Get your kicks on Route 66!

The Legendary Tiger Man

The Legendary Tiger Man
Lux, Lisboa
29 de Março

Hoje, naquele período que mistura a manhã com a tarde, por razões insondáveis a SIC exibia, como dizem que faz diariamente, os comentários de três pessoas à vida privada de uma ou outra criatura cujas existências, conhecidas pelo seu absoluto vazio fora do universo do mundano, parecem ser interessantes para uma não desprezível quantidade de pessoas também sedentas de substracto que as preencha. Embaraçosamente provinciano e constrangedor, o espaço televisivo, em que se discutia com preocupante seriedade se uma tal criatura Jardim estaria ou não de amores com um tal espanhol com actividade médica, fez o signatário pensar num pedaço da noite anterior.

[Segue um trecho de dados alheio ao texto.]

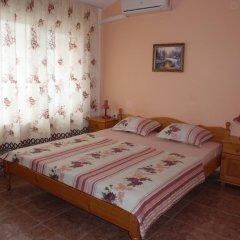 Отель Guest House Cherno More Болгария, Поморие - отзывы, цены и фото номеров - забронировать отель Guest House Cherno More онлайн комната для гостей фото 5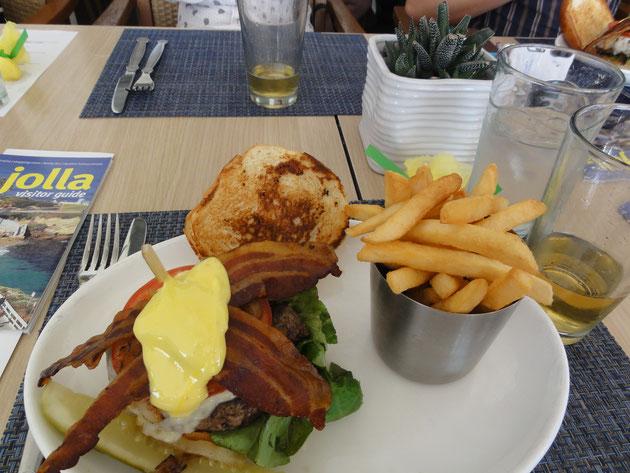 ハンバーガーどーん!!ポテトもどーん!!ピクルスはキュウリの半身です。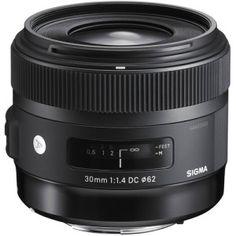 Три объектива Canon для начинающего фотографа !!!   Итак, вы стали счастливым обладателем цифрового зеркального фотоаппарата Canon, и это замечательный выбор, поскольку система этих камер считается одной из самых совместимых и отличается универсальностью, многофункциональностью и широким выбором применимых аксессуаров и приспособлений.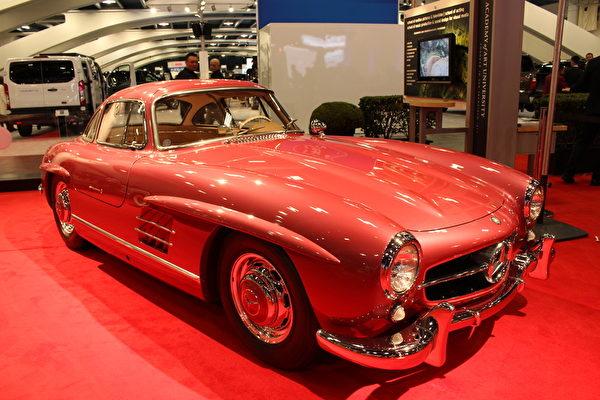 经典奔驰1955年Mercedes-Benz 300 SL。(王文旭/大纪元)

Foi o próprio quem me confirmou, algum tempo depois de apresentar o seu novo álbum (já lá iremos), que em Setembro se casará. Felizmente, o assunto nunca será objecto de discussão na citada confrafria de inúteis, uma vez que, além de não constituir fenómeno de relevância social absolutamente vital (como o tal caso Jardim), é acompanhado pela obsessão da criação artística. É isso, precisamente, que fascina. Quando, entre Setembro e Outubro de 2006, Paulo e Isabel andarem pela Route 66 a fazer os Estados Unidos de costa a costa em lua-de-mel, terão consigo uma câmera Super 8 que de acordo com os planos servirá para registar não apenas a convivência conjugal, mas a convivência com referências e civilizações que marcam aquele que é um dos maiores músicos portugueses realmente vivos. E, pelo que se conhece ao elemento masculino da relação, a coisa não servirá apenas para mostrar à eventual descendência em tardes de domingo, esperando-se mais um acto superior de apropriação e partilha de ideários e imaginários a que o português comum tem culturalmente dificuldade em aceder. Perdoai-me os leitores da Grazia, mas são estas genuínas demonstrações de procura criativa que me estimulam.

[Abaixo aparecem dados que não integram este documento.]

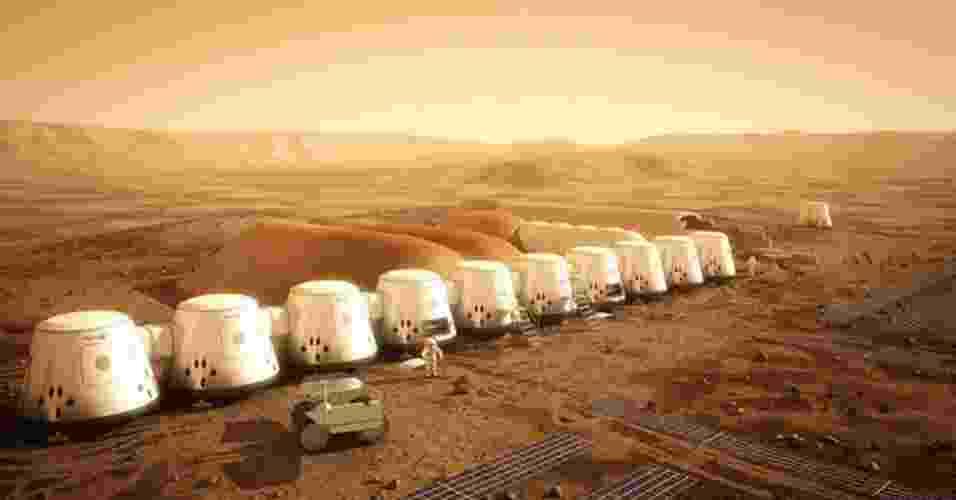 17.abr.2013 - O holandês Bas Lansdorp, fundador da empresa Mars One, informou que abrirá em breve as inscrições para os voluntários que desejam colonizar Marte - a primeira equipe de astronautas deverá chegar em 2023. Todo o processo (a seleção dos candidatos, a viagem, e o cotidiano no planeta vermelho) será transmitido em um programa de TV, como em um reality show. O intrigante do Mars One é que a passagem será apenas de ida, pois será quase impossível para os astronautas se reajustarem à gravidade da Terra depois de viver no campo gravitacional bem mais fraco de Marte, afirma Lansdorp. Além disso, os colonos terão de enfrentar uma viagem longa, de sete a oito meses, que os fará perder massa óssea e muscular - Mars One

Paulo Furtado, que fique claro, é um belíssimo amigo, daqueles que pessoalmente se preocupa em indagar a morada para onde enviar um convite para o serão em que pela primeira vez mostra o seu novo disco, Masquerade, ao vivo. Conscientemente afastado do estanque "meio musical" que em Lisboa actualmente gravita, não conseguiria o improvisado repórter recusar um convite efectuado com respeito, amizade e, pode dizer-se, uma cumplicidade construída em anos de interacção. E ali estava eu, cinco minutos depois de começar o espectáculo, no Lux, onde há meses não colocava os membros inferiores por manifesta ponderação de prioridades e crescente repulsa pela complexidade intangível do binómio ver/ser visto. No palco não estava, na ocasião, Paulo Furtado, mas essa trepidante entidade que responde pelo nome de Legendary Tiger Man. Do lado de cá, não está apenas o amigo, mas o adepto, o associado, o "torcedor". Gozando plenamente da vantagem de não ter trabalho a cumprir no serão.

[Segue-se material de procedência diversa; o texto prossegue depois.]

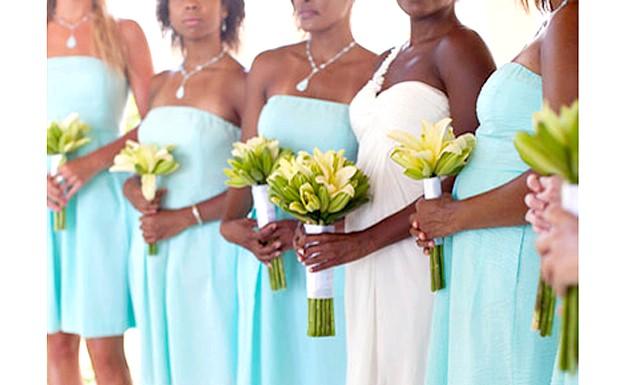 Який колір вибрати для весілля в 2013 році: З енергійністю, радістю і природною силою асоціюється мандариновий колір. Переважання такого кольору підніме настрій вам і вашим близьким, навіть у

The Legendary Tiger Man, então. Não tem muito que saber: é um dos poucos projectos portugueses com alma própria, tão própria como construída a partir de umas quantas almas grandiosas que marcam a História norte-americana sobretudo no tomo dedicado aos blues. Por essa razão, principalmente por essa razão, Paulo Furtado já me ouviu mais do que uma vez afirmar sem hesitação que Portugal é, por razões culturais e outras como ginásios e programas televisivos matutinos, absolutamente incapaz de absorver e viabilizar (precisamente: pagar) qualquer coisa como a música do Lendário Homem Tigre. Nessa mesma noite, diziam-me que deviam ter estado recentemente em Coimbra todos os portugueses que apreciam os blues e que, acrescento eu, reconhecem vida para lá de BB King. Imagine-se, portanto, se não é fora deste quintal que as possibilidades de compreender uma tradição sulista norte-americana se materializam. "One man show" é coisa de circo, parece-me ouvir sempre que penso nisto.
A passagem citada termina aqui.